I believe that something similar will happen with queer people over the course of our lifetime. Ironically, I am about the same age as my parents were when the Civil Rights and Voting Rights act were passed. I am a year younger than they were when the SCOTUS handed down the Loving decision. The year after that--the year Bobby Kennedy and Martin were gunned down--my parents voted for the very first time. That was 1968. My mother died Memorial Day of 2007. She missed the election of the first black President by 15 months. The year my mother was born, black people were still routinely being lynched in the South. One lifetime. 1922 - 2007 and she *almost* saw a black POTUS. Almost.

I was born two years before Stonewall. While I would like to live to see 2100, I most likely will shuffle off this mortal coil sometime in the 2050s or 2060s. If I’m lucky I may even see the 2070s or 2080s. In that time, I expect that we will see one or perhaps both of the following: The inauguration of a President who, in her victory speech, says "I want to thank my mothers, Jane and Alice..." and/or the inauguration of a President who, while she takes the oath of office, is accompanied by her wife. I think I may live that long.

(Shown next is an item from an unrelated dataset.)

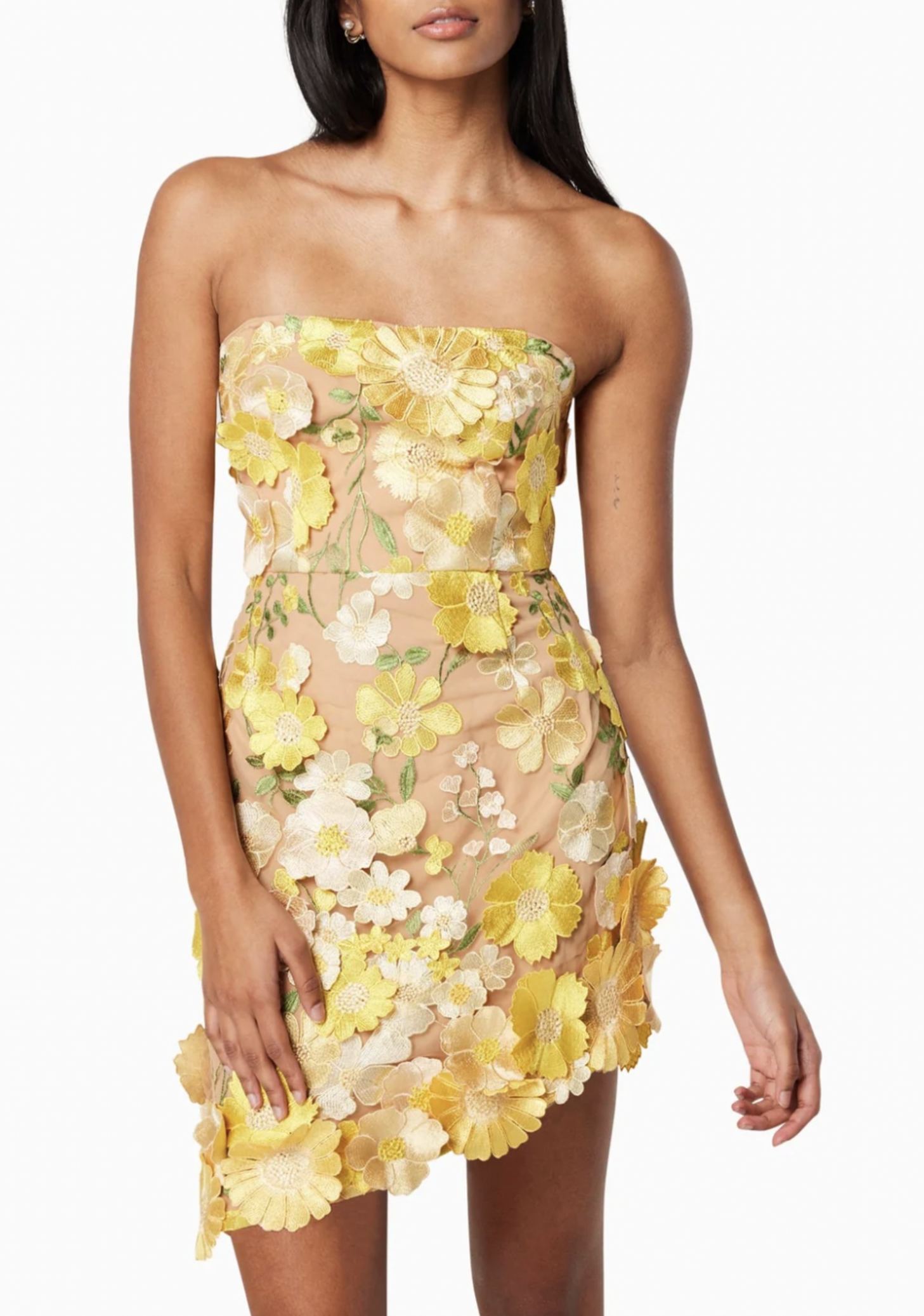 Fiadh Sleeveless Flowers Mini Dress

Why the Presidency? What's so special about that role? It's because of who the President is. In England, the Prime Minister is the head of government but the Queen is the head of state. In the United States, the President is the head of both the government and head of state. It is this latter role that makes the Presidency significant. The President is the person who, for the time they are in office, embodies the Nation. They are the face of the United States to the world. That is why Barack Obama's election was significant not just for the United States but was a signature event in world cultural history. Why? Because for the first time since there WAS a distinct civilization that could be called the West, a white majority nation elected a non-white person as its embodiment. Having a woman President will be a big deal for us but it will not have significant ramifications outside the United States because other states have already had women as head of either government or state or both. Having a gay President will be a big deal for us because it will mean that America--which is largely not queer--will have decided that a gay man or lesbian will do a good job as the embodiment of the nation.

That's a long road, I know but who would have thought, as Dr. King lay dying on a Memphis balcony, that forty years later another black man would become President? Certainly not my parents.